Principal Components and Factor Analysis
This section covers principal components and factor analysis. The latter includes both exploratory and confirmatory methods.
The princomp( ) function produces an unrotated principal component analysis.
# Pricipal Components Analysis
# entering raw data and extracting PCs
# from the correlation matrix
fit <- princomp(mydata, cor=TRUE)
summary(fit) # print variance accounted for
loadings(fit) # pc loadings
plot(fit,type="lines") # scree plot
fit$scores # the principal components
Use cor=FALSE to base the principal components on the covariance matrix. Use the covmat= option to enter a correlation or covariance matrix directly. If entering a covariance matrix, include the option n.obs=.
The principal( ) function in the psych package can be used to extract and rotate principal components.
# Varimax Rotated Principal Components
# retaining 5 components
fit <- principal(mydata, nfactors=5, rotate="varimax")
fit # print results
mydata can be a raw data matrix or a covariance matrix. Pairwise deletion of missing data is used. rotate can "none", "varimax", "quatimax", "promax", "oblimin", "simplimax", or "cluster"

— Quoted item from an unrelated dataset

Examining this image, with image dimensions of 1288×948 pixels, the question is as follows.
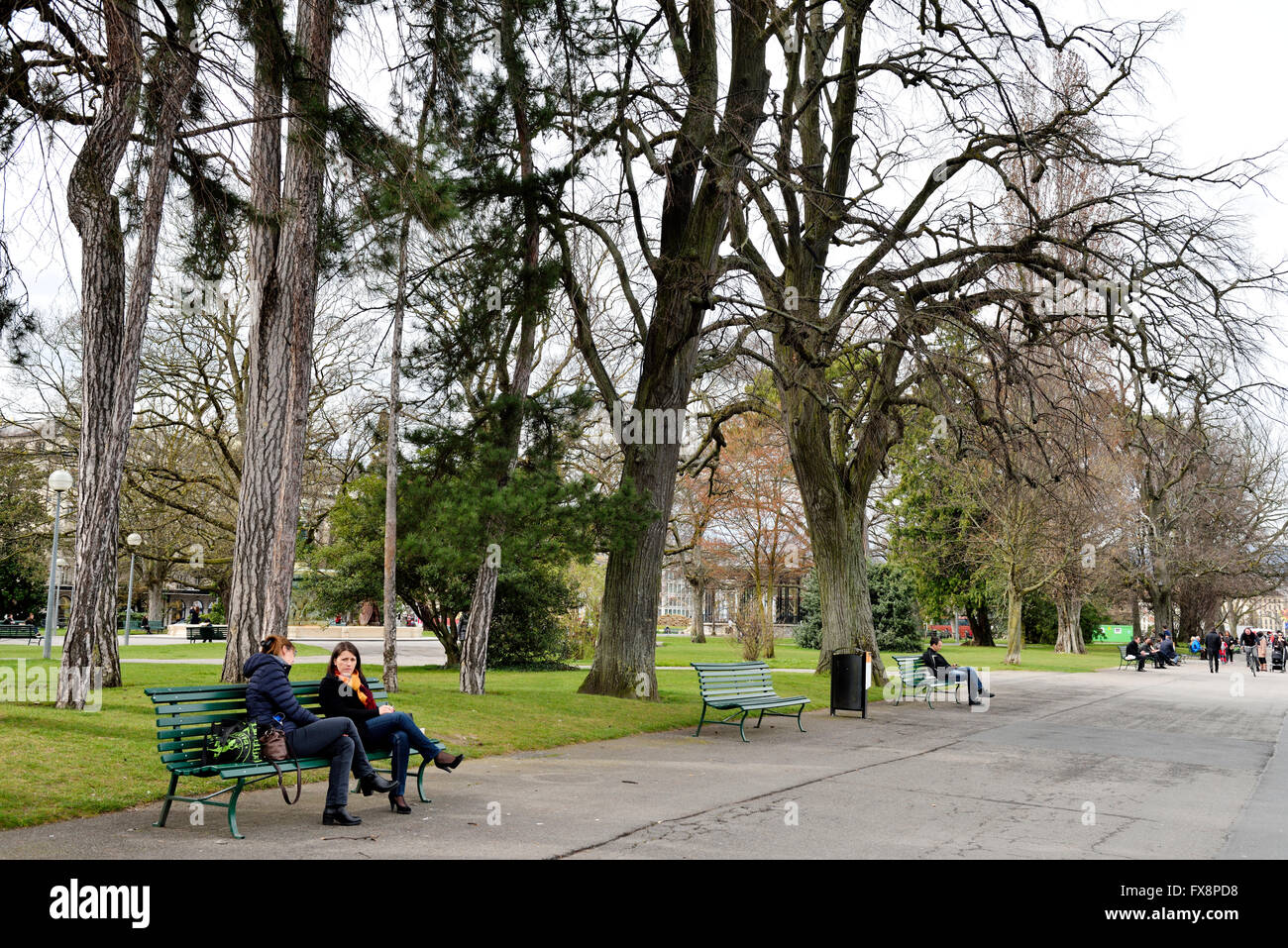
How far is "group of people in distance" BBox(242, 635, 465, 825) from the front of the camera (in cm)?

Exploratory Factor Analysis
The factanal( ) function produces maximum likelihood factor analysis.
# Maximum Likelihood Factor Analysis
# entering raw data and extracting 3 factors,
# with varimax rotation
fit <- factanal(mydata, 3, rotation="varimax")
print(fit, digits=2, cutoff=.3, sort=TRUE)

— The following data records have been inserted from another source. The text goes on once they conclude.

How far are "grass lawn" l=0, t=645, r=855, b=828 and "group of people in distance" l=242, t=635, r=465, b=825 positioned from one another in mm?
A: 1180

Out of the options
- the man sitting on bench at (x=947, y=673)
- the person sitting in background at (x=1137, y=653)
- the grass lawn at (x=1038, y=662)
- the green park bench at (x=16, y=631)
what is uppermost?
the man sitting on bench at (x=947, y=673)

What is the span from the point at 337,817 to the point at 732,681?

# plot factor 1 by factor 2
load <- fit$loadings[,1:2]
plot(load,type="n") # set up plot
text(load,labels=names(mydata),cex=.7) # add variable names
The rotation= options include "varimax", "promax", and "none". Add the option scores="regression" or "Bartlett" to produce factor scores. Use the covmat= option to enter a correlation or covariance matrix directly. If entering a covariance matrix, include the option n.obs=.
The factor.pa( ) function in the psych package offers a number of factor analysis related functions, including principal axis factoring.

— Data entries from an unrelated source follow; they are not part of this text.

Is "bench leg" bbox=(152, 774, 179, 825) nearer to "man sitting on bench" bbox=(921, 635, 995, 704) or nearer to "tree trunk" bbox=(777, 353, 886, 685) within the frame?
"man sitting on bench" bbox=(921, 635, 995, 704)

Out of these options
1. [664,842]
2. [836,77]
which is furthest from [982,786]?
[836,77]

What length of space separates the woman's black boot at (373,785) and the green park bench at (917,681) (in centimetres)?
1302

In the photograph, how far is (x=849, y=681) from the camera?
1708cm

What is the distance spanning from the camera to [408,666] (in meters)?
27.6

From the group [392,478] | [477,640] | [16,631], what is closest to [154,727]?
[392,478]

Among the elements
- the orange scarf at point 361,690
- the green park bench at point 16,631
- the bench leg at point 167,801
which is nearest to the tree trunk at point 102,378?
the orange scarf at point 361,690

# Principal Axis Factor Analysis
fit <- factor.pa(mydata, nfactors=3, rotation="varimax")
fit # print results
mydata can be a raw data matrix or a covariance matrix. Pairwise deletion of missing data is used. Rotation can be "varimax" or "promax".
Determining the Number of Factors to Extract
A crucial decision in exploratory factor analysis is how many factors to extract. The nFactors package offer a suite of functions to aid in this decision. Details on this methodology can be found in a PowerPoint presentation by Raiche, Riopel, and Blais. Of course, any factor solution must be interpretable to be useful.
# Determine Number of Factors to Extract
ev <- eigen(cor(mydata)) # get eigenvalues
ap <- parallel(subject=nrow(mydata),var=ncol(mydata),
nS <- nScree(x=ev$values, aparallel=ap$eigen$qevpea)
The FactoMineR package offers a large number of additional functions for exploratory factor analysis. This includes the use of both quantitative and qualitative variables, as well as the inclusion of supplimentary variables and observations. Here is an example of the types of graphs that you can create with this package.
# PCA Variable Factor Map
result <- PCA(mydata) # graphs generated automatically
Thye GPARotation package offers a wealth of rotation options beyond varimax and promax.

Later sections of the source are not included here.